(Collected data entries)
*-*-*
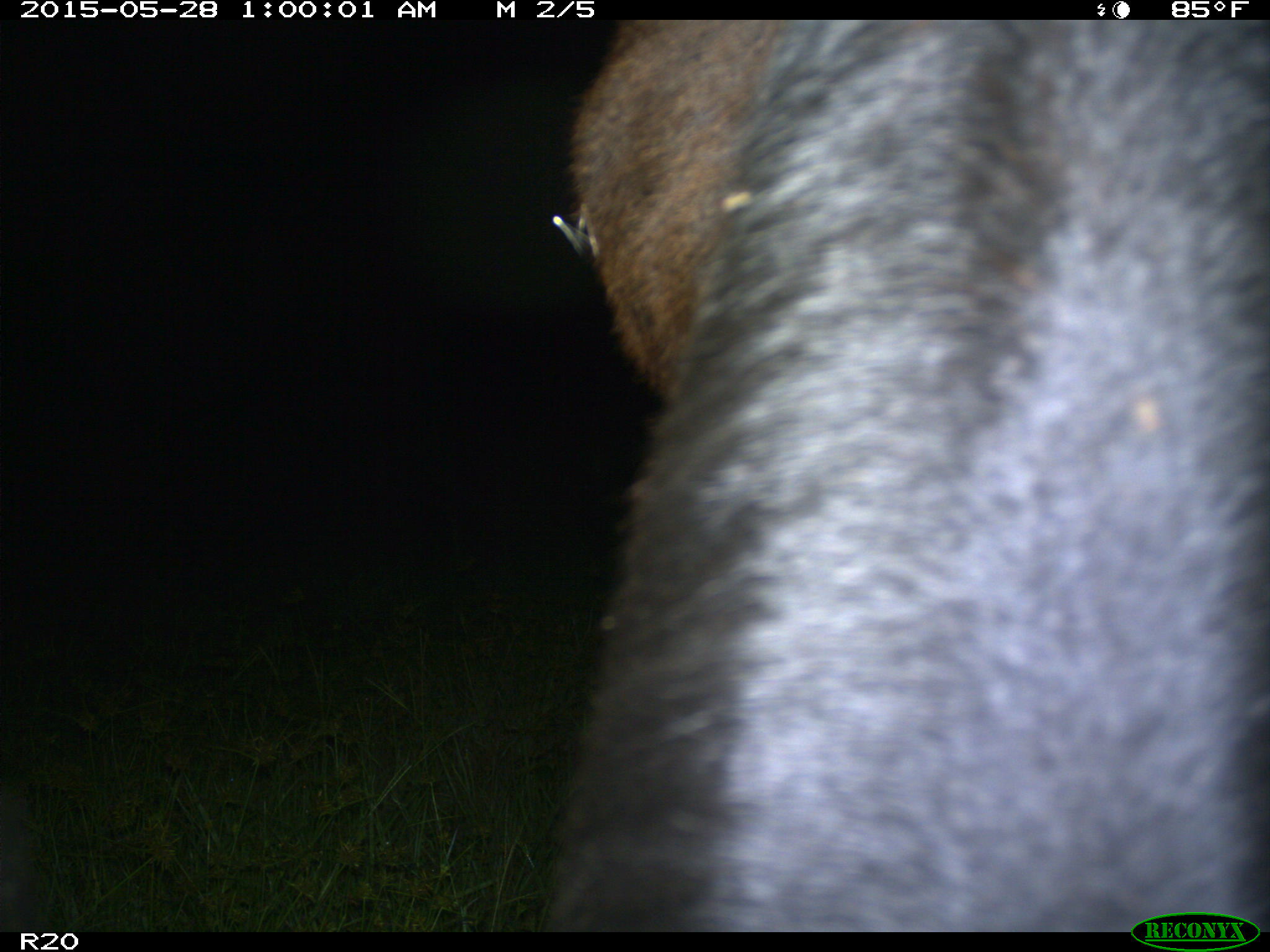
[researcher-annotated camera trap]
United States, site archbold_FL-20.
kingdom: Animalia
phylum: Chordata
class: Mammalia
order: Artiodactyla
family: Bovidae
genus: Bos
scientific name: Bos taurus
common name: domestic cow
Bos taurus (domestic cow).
*-*-*
◆ How to complete this task: The records above should be returned word for word, with every picture left out.

◆ Problem solution:
[researcher-annotated camera trap]
United States, site archbold_FL-20.
kingdom: Animalia
phylum: Chordata
class: Mammalia
order: Artiodactyla
family: Bovidae
genus: Bos
scientific name: Bos taurus
common name: domestic cow
Bos taurus (domestic cow).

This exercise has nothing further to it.